24/05/2024
📊 Seulement 5% des Français choisissent le plan d'épargne retraite (PER) pour la transmission de leur patrimoine, préférant largement l'assurance-vie.
Pourtant, le PER se révèle être une option avantageuse, méconnue pour optimiser la succession. Fin 2023, le PER a séduit plus de 10 millions de détenteurs, cumulant plus de 100 milliards d'euros d'encours, mais reste sous-utilisé dans les stratégies de transmission patrimoniale.
Le PER, introduit par la loi Pacte de 2019, est souvent perçu uniquement comme un outil de préparation à la retraite.

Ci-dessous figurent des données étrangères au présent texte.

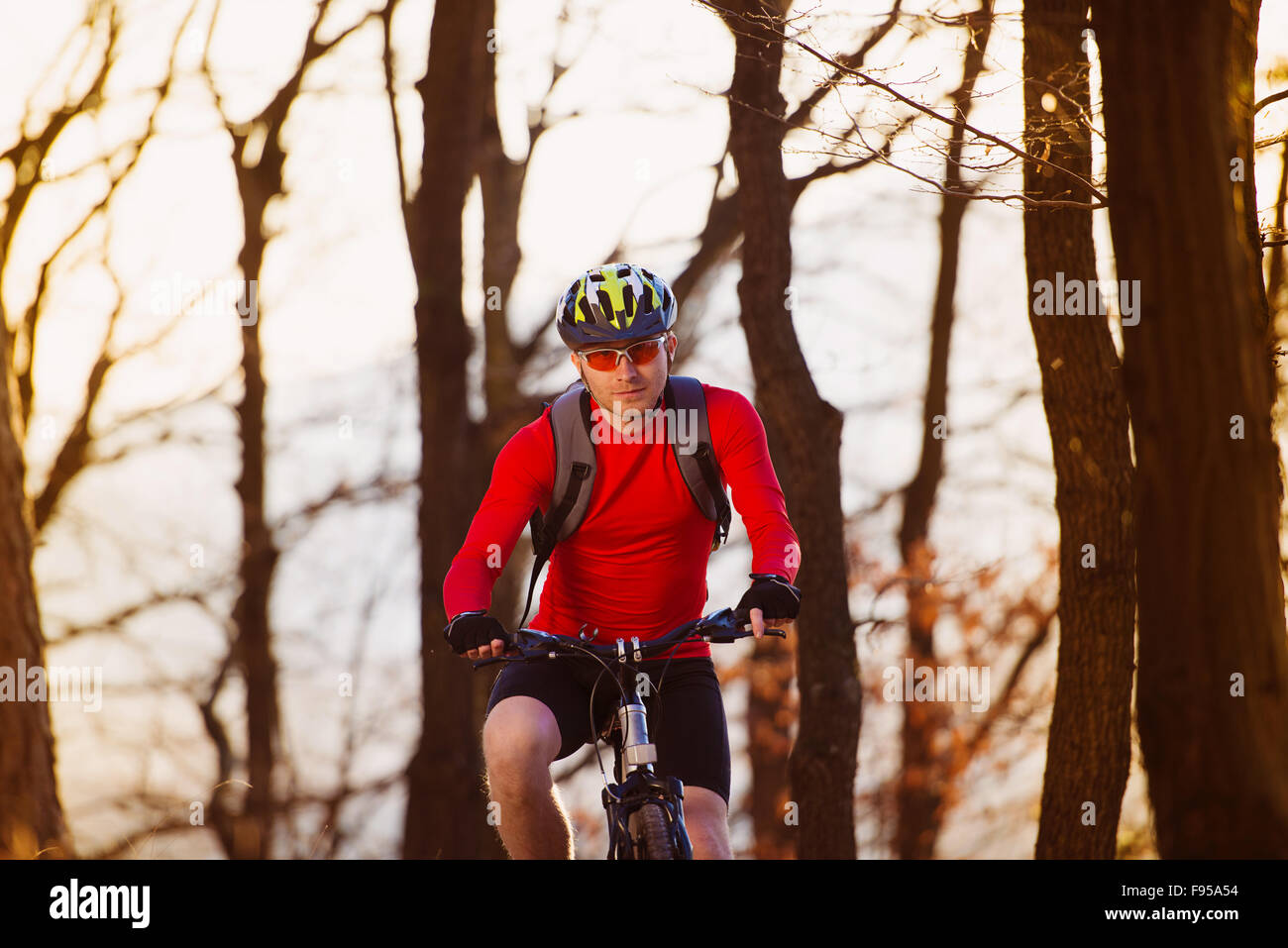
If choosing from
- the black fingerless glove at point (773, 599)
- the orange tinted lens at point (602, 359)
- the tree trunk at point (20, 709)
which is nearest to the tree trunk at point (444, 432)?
the tree trunk at point (20, 709)

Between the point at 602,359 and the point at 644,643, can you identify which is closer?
the point at 644,643

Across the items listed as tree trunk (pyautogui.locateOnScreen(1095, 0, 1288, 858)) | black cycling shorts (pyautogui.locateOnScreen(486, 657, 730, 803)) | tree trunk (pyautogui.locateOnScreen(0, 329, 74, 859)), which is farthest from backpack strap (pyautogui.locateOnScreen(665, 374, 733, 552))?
tree trunk (pyautogui.locateOnScreen(0, 329, 74, 859))

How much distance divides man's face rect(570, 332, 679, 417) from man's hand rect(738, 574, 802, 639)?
836 mm

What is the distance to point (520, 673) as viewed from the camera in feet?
15.0

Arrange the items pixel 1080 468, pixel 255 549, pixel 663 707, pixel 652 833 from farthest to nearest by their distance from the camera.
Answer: pixel 255 549
pixel 1080 468
pixel 663 707
pixel 652 833

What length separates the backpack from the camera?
4.66 metres

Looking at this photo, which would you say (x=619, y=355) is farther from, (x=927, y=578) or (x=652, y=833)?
(x=927, y=578)

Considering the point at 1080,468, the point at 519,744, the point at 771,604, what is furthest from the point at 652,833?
the point at 1080,468

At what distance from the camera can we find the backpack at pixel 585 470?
15.3ft

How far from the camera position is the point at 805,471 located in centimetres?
968

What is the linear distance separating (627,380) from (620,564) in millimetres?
671

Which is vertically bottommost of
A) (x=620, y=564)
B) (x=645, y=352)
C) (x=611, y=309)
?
(x=620, y=564)

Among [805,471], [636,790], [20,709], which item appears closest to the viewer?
[636,790]
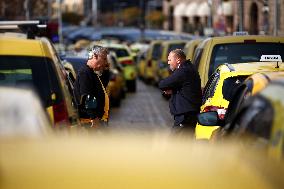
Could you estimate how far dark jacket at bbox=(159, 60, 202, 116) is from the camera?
12148 mm

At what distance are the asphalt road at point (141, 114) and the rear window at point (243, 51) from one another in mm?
3914

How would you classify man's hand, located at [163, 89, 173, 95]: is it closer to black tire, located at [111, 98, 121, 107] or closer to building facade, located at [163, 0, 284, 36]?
black tire, located at [111, 98, 121, 107]

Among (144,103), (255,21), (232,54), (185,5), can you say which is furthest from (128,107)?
(185,5)

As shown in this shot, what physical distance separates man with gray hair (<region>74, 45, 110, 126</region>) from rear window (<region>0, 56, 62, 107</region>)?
140 inches

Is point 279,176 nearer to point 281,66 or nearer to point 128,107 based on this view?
point 281,66

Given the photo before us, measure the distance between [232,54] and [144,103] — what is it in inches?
642

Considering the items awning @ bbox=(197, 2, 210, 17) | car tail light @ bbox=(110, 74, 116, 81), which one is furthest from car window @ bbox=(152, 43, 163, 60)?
awning @ bbox=(197, 2, 210, 17)

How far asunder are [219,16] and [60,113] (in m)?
76.5

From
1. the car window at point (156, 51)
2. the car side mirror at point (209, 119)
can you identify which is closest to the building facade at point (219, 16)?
the car window at point (156, 51)

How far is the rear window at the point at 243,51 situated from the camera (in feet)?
48.6

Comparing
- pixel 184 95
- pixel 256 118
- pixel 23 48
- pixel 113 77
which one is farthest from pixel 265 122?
pixel 113 77

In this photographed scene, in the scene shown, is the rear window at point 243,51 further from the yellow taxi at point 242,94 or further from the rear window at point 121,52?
the rear window at point 121,52

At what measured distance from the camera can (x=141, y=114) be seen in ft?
85.8

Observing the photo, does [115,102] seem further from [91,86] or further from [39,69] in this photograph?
[39,69]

Ce manque de popularité pour la succession s'explique par sa nouveauté et une méconnaissance de ses avantages fiscaux. En cas de décès, le capital et les intérêts peuvent être transmis sans imposition, sous conditions de déduction des versements et de remplissage correct de la clause bénéficiaire. De plus, pour le conjoint ou partenaire de Pacs, aucun droit de succession n'est à régler sur les sommes reçues.
La continuité de l'avantage fiscal après la retraite, avec une limite de versement déductible, permet d'alléger l'effort d'épargne et d'augmenter le montant transmissible aux héritiers. Cela souligne l'importance de considérer le PER non seulement comme un outil de préparation à la retraite mais aussi comme une solution efficace pour la transmission patrimoniale.
Le plan d’épargne retraite n'est plébiscité que par 5% des Français pour leur succession. Il s’agit pourtant d'une arme de transmission ultra-efficace.